[START OF DATA ENTRIES]

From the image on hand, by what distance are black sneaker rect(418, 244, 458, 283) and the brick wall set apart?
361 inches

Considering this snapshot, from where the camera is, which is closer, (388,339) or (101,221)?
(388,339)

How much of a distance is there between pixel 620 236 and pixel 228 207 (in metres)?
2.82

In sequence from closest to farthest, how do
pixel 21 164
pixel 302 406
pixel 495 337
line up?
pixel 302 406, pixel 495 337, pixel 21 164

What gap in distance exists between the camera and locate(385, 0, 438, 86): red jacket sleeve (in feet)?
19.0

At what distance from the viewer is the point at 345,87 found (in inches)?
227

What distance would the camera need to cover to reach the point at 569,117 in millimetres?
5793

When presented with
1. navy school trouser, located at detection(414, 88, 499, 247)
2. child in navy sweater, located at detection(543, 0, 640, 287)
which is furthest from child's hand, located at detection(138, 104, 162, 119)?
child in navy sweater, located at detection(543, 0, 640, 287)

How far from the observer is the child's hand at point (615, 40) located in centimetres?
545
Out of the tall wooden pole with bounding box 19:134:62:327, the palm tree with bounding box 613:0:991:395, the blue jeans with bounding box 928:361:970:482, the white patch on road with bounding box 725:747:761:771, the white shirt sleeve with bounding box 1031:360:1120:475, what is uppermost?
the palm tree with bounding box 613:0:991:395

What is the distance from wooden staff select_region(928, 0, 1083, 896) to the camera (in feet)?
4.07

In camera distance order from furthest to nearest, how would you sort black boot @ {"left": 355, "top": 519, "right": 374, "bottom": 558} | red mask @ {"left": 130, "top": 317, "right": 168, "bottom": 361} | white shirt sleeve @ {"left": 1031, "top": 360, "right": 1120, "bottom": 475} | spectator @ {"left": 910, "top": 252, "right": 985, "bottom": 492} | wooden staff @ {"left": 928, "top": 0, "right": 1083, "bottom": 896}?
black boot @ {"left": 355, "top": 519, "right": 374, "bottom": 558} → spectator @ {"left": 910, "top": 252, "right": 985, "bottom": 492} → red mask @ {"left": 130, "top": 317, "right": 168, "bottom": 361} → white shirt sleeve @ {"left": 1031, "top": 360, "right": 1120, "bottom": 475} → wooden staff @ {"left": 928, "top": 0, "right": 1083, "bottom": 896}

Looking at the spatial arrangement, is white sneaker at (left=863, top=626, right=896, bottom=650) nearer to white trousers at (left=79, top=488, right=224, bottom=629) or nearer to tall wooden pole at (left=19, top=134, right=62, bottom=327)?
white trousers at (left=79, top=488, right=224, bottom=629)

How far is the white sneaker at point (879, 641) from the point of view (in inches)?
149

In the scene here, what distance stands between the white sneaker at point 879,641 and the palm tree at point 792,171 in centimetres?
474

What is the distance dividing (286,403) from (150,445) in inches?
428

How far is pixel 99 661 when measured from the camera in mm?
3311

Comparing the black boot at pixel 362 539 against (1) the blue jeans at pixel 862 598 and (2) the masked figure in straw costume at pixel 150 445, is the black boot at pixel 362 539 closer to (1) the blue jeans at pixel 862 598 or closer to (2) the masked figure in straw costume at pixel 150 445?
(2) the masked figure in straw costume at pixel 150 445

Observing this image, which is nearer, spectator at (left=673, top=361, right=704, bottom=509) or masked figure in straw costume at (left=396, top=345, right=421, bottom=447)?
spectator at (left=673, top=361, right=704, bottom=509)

[END OF DATA ENTRIES]

WHAT YOU ARE ASKED TO DO
Put the lines of the records into a Markdown table with the columns "Row" and "Line," numbering each row. Start with the line that contains "In the scene", continue through the end of the records, and omit blank lines.

THE RESPONSE
| Row | Line |
|---|---|
| 1 | In the scene here, what distance stands between the white sneaker at point 879,641 and the palm tree at point 792,171 in centimetres? |
| 2 | 474 |
| 3 | What is the distance dividing (286,403) from (150,445) in inches? |
| 4 | 428 |
| 5 | How far is pixel 99 661 when measured from the camera in mm? |
| 6 | 3311 |
| 7 | Comparing the black boot at pixel 362 539 against (1) the blue jeans at pixel 862 598 and (2) the masked figure in straw costume at pixel 150 445, is the black boot at pixel 362 539 closer to (1) the blue jeans at pixel 862 598 or closer to (2) the masked figure in straw costume at pixel 150 445? |
| 8 | (2) the masked figure in straw costume at pixel 150 445 |
| 9 | Observing this image, which is nearer, spectator at (left=673, top=361, right=704, bottom=509) or masked figure in straw costume at (left=396, top=345, right=421, bottom=447)? |
| 10 | spectator at (left=673, top=361, right=704, bottom=509) |